Cachito, cachito, cachito mío...
Cómo explicarte lo que a mí me acaece
Cómo decirte lo que a mis ojos acontece.
Te cuento querida que me hallo en la penosa necesidad de contarte mis penas, penas por aquí y penas por allá. Ayer cuando llegué a tus brazos y la puerta me abriste, ayer cuando entré y lo siguiente me pediste: que fuera a tender la ropa; ayer que era nuestro aniversario y que el sol nos iluminó el camino de regreso a casa, con una sonrisa rosa y la dicha dicharachera de la borrachera del día anterior. Ayer que nos besamos por la mañana y por la noche después; ayer mi querida amasia que leía el poemario de Francisco Hinojosa y me acordaba de lo que estaba por escribirte, ayer queridita mía me di cuenta de que estaba perdiendo la vista.
La vista mi amor, sin un aviso ni síntoma anticipatorio que me diera nota de las averías que me esperaban en los ojos, estos ojos que tanto te han visto y que no se cansan nunca de lo mismo, de lo nuevo. Los ojos con los que me he enamorado el día de ayer me han desengañado, me han fallado.

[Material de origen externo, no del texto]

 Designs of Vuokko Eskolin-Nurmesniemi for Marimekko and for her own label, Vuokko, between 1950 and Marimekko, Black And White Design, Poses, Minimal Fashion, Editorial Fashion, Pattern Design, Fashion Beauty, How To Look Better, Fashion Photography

¿Y cómo es que eso ha ocurrido? Te preguntarás con tu cabecita tierna y eterna. ¿Cómo te has dado cuenta? ¿Quién te ha convencido del infortunio de la ceguera temporal?
Pues el descubrimiento no fue tan dramático mi lucero mañanero de perfectas ocasiones, mi amasia.
Todo iba en orden, entré a casa, subí por la escalera con un cesto de ropa húmeda en espera de colgarse en la terraza de la calle de Carranza. La colgué. Bajé y fue entonces que caí en cuenta de mi desgracia, caí en cuenta de que no te veía lavar los platos sucios de ese día, ni del anterior ni de la semana pasada. Ni un solo plato limpio vi, ni un esfuerzo tuyo por lavarlos vi, y entonces comprendí: la ceguera se había apoderado de mí.
Emprendí pronto el remedio del oportuno oculista (ya me había enterado yo de casos similares) y lavar los trastos fue prioridad en mi lista, y desenterrando vasos de entre platos los pilares, lavé, tallé y sequé, y la vista recobré. Y vi de nuevo. Te vi a ti mi querida concubina, tendida en el sofá cual florecita en el vergel, viendo no otra cosa que la novela de las diez.